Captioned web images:
-------------------------
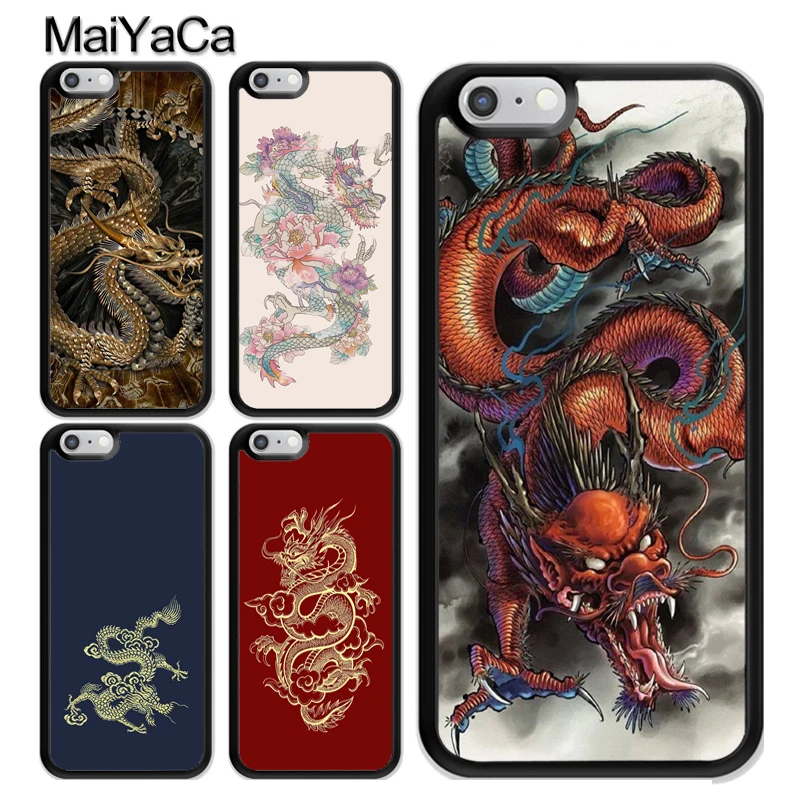

MaiYaCa Chinese Dragon Coque Accessories For iPhone 6 6S 7 8 Plus X XR XS MAX 5S SE Case TPU Phone Cover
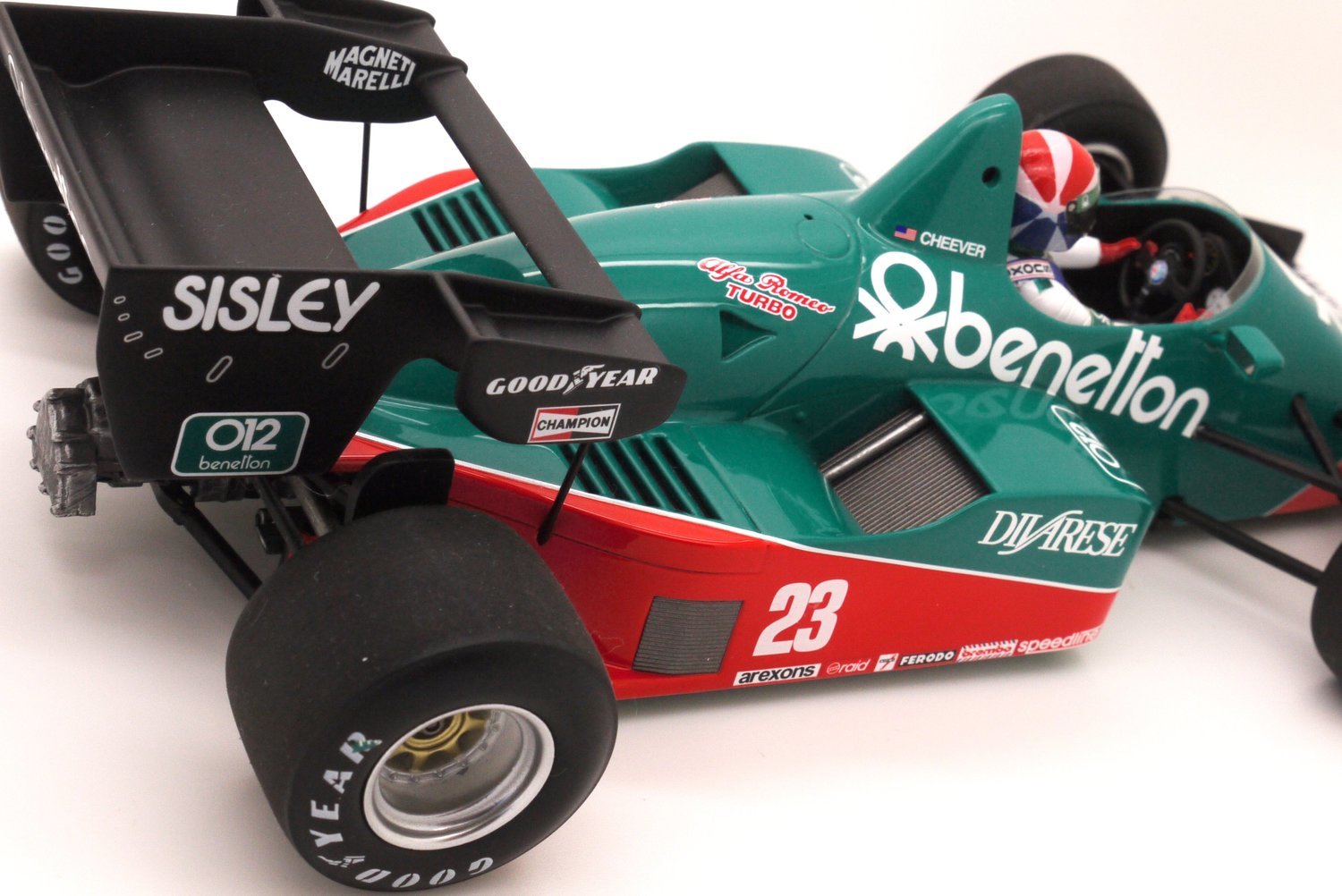 Alfa Romeo - スパーク 1/43 アルファロメオ 184T ブラジルGP Alfa Romeo - スパーク 1/43 アルファロメオ 184T ブラジルGP の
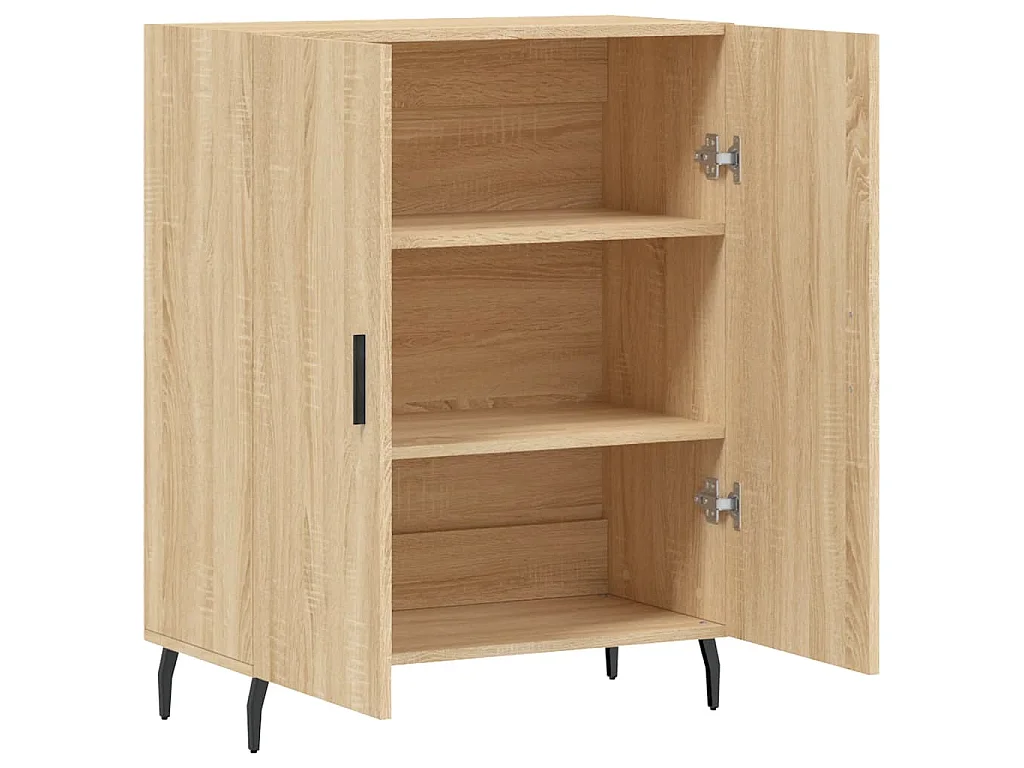 Buffet chêne sonoma 69,5x34x90 cm bois d'ingénierie
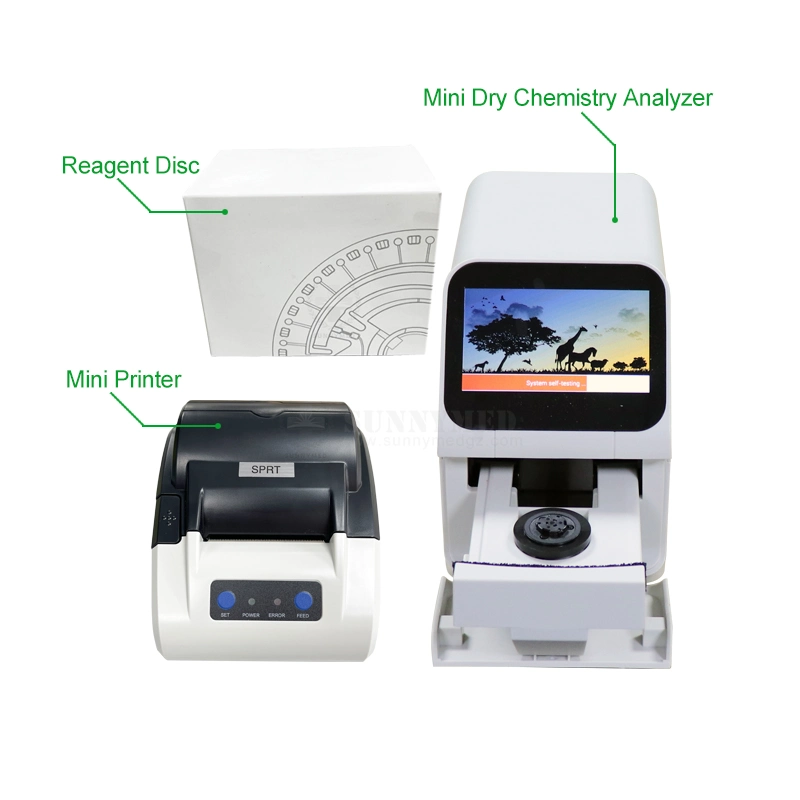 Sunnymed Medical Equipment Potable Human Type Dry Chemistry Analyzer Biochemistry Machine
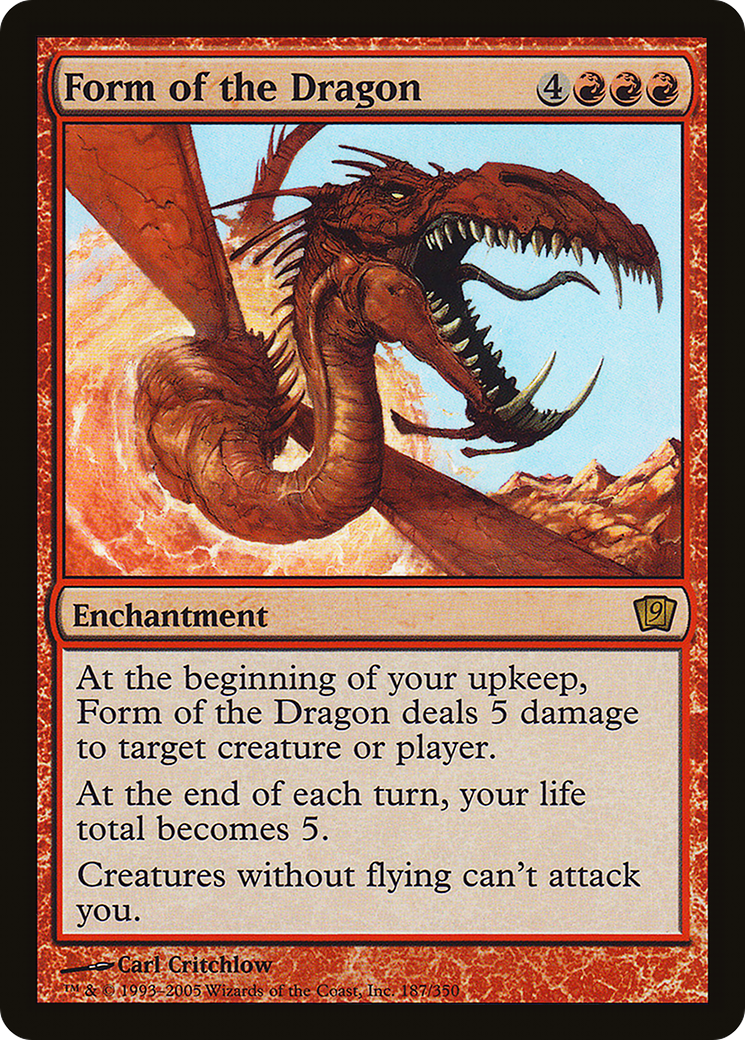 Form of the Dragon (9ED-187★) (Foil)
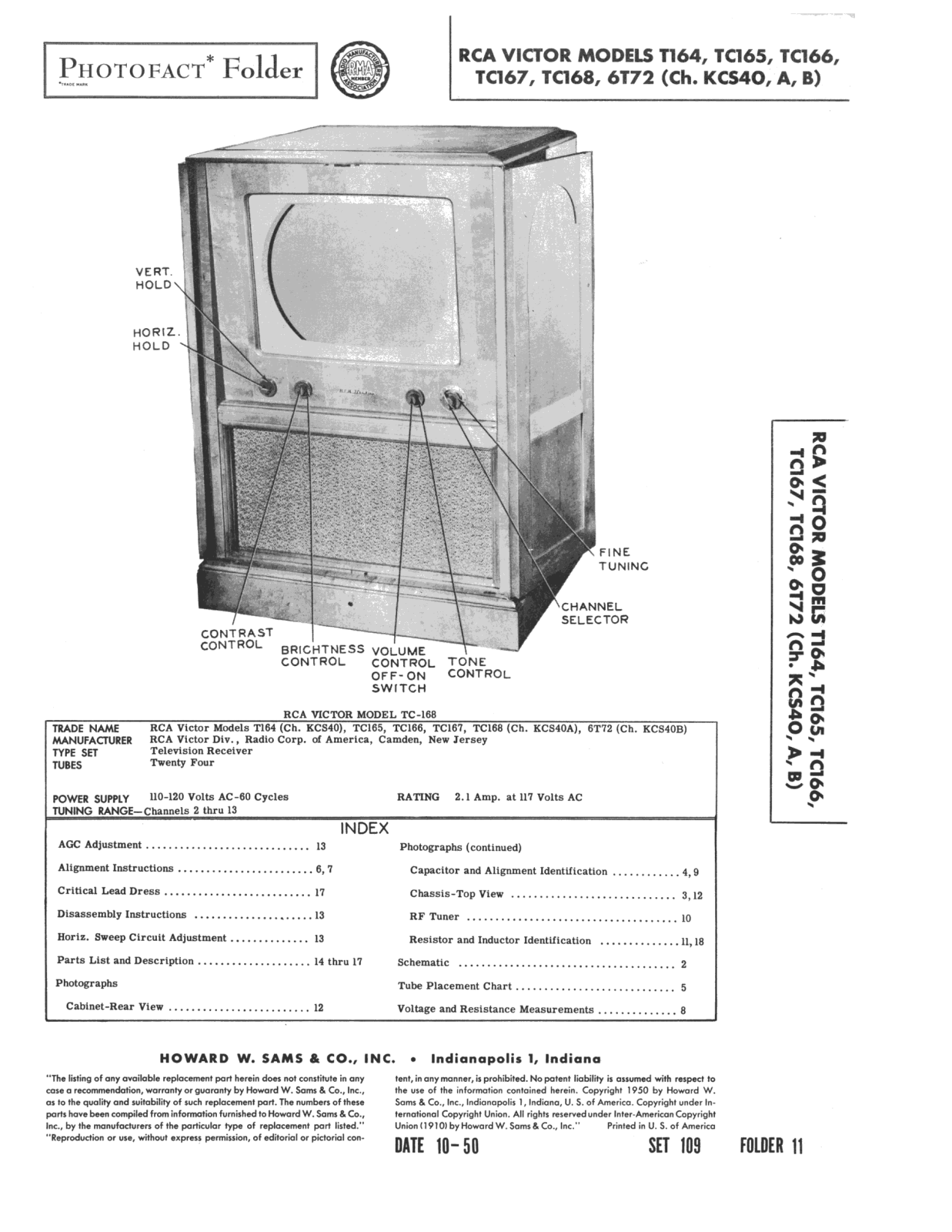 RCA t164 schematic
-------------------------
# WHAT IS NEEDED:
What is needed is an exact restatement of every line from the line containing "Alfa Romeo - スパーク 1/43 アルファロメオ 184T ブラジルGP Alfa" through the last line of the records, minus any pictures.

# RESPONSE:
 Alfa Romeo - スパーク 1/43 アルファロメオ 184T ブラジルGP Alfa Romeo - スパーク 1/43 アルファロメオ 184T ブラジルGP の
 Buffet chêne sonoma 69,5x34x90 cm bois d'ingénierie
 Sunnymed Medical Equipment Potable Human Type Dry Chemistry Analyzer Biochemistry Machine
 Form of the Dragon (9ED-187★) (Foil)
 RCA t164 schematic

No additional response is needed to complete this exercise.